When you develop your web applications, you will have situation to test 3rd party API integration in the local development environment.
The tricky problem here is most of 3rd party APIs are callback based. In a word, most of 3rd party APIs send data/status as callbacks/webhook to original client. However when you wants to test on local environment, it’s impossible to receive webhook from them.
For example, in my case I had a situation to test webhook from CoinPayments API after making crypto deposit to the wallet.
At the first time, I was going to upload the project on test server and set the IP address on CoinPayments so that I can receive webhook into the test server.
But it’s as simple as you just need to leverage ngrok for the development environment.
Ngrok is a useful tool for developers to be able to expose their local dev server to public internet.
I ran my web backend on localhost:3000 and installed ngrok on my local pc.

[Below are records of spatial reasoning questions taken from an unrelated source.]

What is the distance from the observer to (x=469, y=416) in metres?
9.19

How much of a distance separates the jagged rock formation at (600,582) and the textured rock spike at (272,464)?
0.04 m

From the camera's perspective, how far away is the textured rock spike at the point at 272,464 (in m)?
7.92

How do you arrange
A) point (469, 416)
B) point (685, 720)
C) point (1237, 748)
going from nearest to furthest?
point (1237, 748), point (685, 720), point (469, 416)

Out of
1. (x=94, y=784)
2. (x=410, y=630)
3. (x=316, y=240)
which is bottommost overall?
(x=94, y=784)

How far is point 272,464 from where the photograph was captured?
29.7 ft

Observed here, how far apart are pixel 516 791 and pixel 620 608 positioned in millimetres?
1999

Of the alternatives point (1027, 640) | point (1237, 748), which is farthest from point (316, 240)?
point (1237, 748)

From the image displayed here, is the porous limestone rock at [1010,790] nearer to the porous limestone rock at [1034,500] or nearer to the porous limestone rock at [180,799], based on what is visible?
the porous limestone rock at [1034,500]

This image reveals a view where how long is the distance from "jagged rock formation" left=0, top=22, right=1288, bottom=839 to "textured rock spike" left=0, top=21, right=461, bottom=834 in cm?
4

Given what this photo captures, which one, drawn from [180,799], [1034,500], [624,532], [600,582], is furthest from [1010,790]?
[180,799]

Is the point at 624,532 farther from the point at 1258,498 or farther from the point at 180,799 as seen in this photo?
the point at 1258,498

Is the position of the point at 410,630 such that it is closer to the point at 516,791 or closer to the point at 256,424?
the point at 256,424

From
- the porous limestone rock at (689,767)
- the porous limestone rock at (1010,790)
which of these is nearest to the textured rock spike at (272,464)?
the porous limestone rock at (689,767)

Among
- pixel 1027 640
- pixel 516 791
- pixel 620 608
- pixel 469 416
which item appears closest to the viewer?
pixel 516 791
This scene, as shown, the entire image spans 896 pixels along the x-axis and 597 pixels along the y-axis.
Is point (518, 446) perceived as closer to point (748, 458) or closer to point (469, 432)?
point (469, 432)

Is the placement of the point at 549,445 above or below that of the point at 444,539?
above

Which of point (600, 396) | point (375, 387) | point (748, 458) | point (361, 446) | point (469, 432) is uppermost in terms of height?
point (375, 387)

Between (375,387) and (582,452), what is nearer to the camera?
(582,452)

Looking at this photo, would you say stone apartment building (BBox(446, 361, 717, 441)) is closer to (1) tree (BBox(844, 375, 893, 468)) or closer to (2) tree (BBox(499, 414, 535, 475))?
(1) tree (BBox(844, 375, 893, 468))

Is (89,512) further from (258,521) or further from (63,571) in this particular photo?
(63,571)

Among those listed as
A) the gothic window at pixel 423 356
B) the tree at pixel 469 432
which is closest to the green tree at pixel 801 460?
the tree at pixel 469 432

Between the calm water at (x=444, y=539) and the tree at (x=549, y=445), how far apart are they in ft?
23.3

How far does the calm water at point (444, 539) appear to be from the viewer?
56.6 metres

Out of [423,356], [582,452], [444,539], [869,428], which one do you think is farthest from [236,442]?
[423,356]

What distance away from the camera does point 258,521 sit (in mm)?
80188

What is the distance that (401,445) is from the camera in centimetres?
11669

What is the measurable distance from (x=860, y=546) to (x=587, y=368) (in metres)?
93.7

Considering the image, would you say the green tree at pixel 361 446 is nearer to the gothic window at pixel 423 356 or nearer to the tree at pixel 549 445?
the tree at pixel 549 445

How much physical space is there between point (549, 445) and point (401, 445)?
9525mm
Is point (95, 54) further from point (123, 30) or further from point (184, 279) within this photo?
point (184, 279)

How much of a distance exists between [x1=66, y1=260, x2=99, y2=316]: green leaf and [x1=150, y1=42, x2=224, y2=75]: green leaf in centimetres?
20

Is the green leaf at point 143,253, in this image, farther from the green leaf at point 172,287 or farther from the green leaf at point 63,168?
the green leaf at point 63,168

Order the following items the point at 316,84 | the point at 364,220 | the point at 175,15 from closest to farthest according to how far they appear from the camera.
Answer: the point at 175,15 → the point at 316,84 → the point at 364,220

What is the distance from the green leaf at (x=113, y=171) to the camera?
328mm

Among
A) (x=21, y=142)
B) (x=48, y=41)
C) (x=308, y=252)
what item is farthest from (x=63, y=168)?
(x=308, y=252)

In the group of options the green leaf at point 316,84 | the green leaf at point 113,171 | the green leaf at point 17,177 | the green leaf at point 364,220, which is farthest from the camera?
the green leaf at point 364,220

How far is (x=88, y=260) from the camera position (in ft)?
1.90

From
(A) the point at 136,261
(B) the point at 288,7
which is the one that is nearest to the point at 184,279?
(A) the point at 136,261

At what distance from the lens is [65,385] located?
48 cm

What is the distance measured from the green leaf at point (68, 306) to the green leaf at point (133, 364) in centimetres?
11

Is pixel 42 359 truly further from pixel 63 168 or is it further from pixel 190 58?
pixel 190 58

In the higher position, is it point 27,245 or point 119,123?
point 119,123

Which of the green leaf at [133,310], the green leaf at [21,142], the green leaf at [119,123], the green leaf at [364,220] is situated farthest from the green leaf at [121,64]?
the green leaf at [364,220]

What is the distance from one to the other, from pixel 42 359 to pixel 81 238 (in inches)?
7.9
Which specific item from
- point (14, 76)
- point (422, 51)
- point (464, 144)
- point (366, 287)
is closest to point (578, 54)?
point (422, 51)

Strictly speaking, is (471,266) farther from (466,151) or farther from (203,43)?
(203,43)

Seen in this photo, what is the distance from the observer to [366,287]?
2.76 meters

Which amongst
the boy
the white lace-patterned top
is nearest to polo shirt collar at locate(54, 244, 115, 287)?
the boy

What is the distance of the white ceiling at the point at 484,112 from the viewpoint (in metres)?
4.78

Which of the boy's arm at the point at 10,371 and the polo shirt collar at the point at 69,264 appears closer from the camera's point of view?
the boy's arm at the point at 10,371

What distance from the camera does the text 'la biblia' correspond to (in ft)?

After then, ran this command
ngrok http 3000
This ran ngrok up with public domain (with random string) and made it listening all the external requests to localhost:3000 and forwarding them to 3000 port.
Session Status online
Account Smart Dice (Plan: Free)
Version 2.2.8
Region United States (us)
Web Interface http://127.0.0.1:4040
Forwarding http://c5e79674.ngrok.io -> localhost:3000
Forwarding https://c5e79674.ngrok.io -> localhost:3000
Connections ttl opn rt1 rt5 p50 p90
0 0 0.00 0.00 0.00 0.00
Now, I just could use the public domain on CoinPayments webhook settings and tested BTC deposit, and I could inspect external requests to the domain on http://127.0.0.1:4040
Yay!! After few minutes I noticed a webhook request from CoinPayments from the inspector and my local pm2 logs.
This method really helped my development and I used this for other development that needed to test 3rd party API integrations.